• Goal of the exercise:
In the listing below, find each line that holds "Index" and list it.

*** Block opens ***

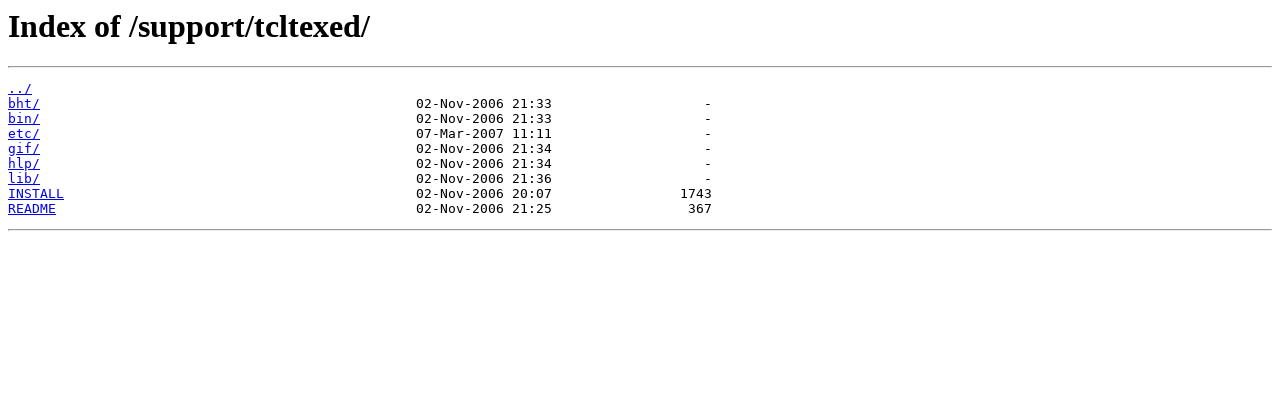

--- FILE ---
content_type: text/html
request_url: https://ctan.javinator9889.com/support/tcltexed/
body_size: 406
content:
<html>
<head><title>Index of /support/tcltexed/</title></head>
<body>
<h1>Index of /support/tcltexed/</h1><hr><pre><a href="../">../</a>
<a href="bht/">bht/</a>                                               02-Nov-2006 21:33                   -
<a href="bin/">bin/</a>                                               02-Nov-2006 21:33                   -
<a href="etc/">etc/</a>                                               07-Mar-2007 11:11                   -
<a href="gif/">gif/</a>                                               02-Nov-2006 21:34                   -
<a href="hlp/">hlp/</a>                                               02-Nov-2006 21:34                   -
<a href="lib/">lib/</a>                                               02-Nov-2006 21:36                   -
<a href="INSTALL">INSTALL</a>                                            02-Nov-2006 20:07                1743
<a href="README">README</a>                                             02-Nov-2006 21:25                 367
</pre><hr><script defer src="https://static.cloudflareinsights.com/beacon.min.js/vcd15cbe7772f49c399c6a5babf22c1241717689176015" integrity="sha512-ZpsOmlRQV6y907TI0dKBHq9Md29nnaEIPlkf84rnaERnq6zvWvPUqr2ft8M1aS28oN72PdrCzSjY4U6VaAw1EQ==" data-cf-beacon='{"version":"2024.11.0","token":"aa5e3ba670fe4614bf0ee12edc0032bc","r":1,"server_timing":{"name":{"cfCacheStatus":true,"cfEdge":true,"cfExtPri":true,"cfL4":true,"cfOrigin":true,"cfSpeedBrain":true},"location_startswith":null}}' crossorigin="anonymous"></script>
</body>
</html>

*** Block closes ***

• Expected answer:
<head><title>Index of /support/tcltexed/</title></head>
<h1>Index of /support/tcltexed/</h1><hr><pre><a href="../">../</a>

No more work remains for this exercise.